• _THE EXERCISE_:
Can you print all of the data below word for word, leaving out the pictures?

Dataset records
◇ ◇ ◇ ◇ ◇ ◇ ◇

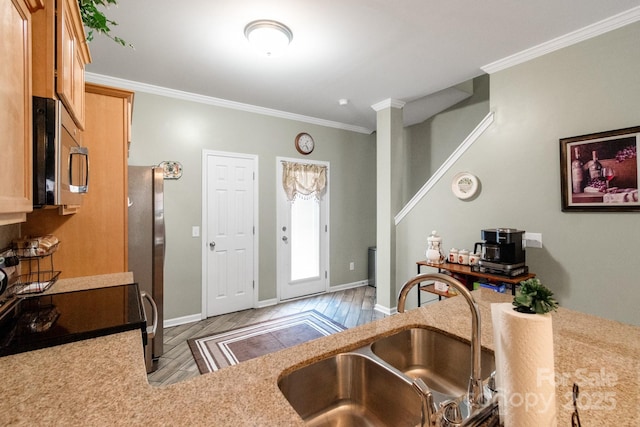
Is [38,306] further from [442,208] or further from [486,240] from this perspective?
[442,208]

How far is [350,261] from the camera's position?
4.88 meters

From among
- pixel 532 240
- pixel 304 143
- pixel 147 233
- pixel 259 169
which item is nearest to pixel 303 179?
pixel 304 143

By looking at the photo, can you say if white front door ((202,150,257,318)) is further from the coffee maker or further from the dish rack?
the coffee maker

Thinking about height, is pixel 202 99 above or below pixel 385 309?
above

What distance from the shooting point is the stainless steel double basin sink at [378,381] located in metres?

◇ ◇ ◇ ◇ ◇ ◇ ◇

• _EXPECTED OUTPUT_:
Is [38,306] further from [442,208] or further from [486,240] from this perspective?
[442,208]

How far is [350,261] from the camera's position?
4.88 meters

From among
- pixel 532 240
- pixel 304 143
- pixel 147 233
- pixel 259 169
which item is nearest to pixel 303 179?
pixel 304 143

By looking at the photo, can you say if white front door ((202,150,257,318)) is further from the coffee maker or further from the dish rack?
the coffee maker

Thinking about height, is pixel 202 99 above or below pixel 385 309?
above

What distance from the shooting point is the stainless steel double basin sink at [378,381] located in metres?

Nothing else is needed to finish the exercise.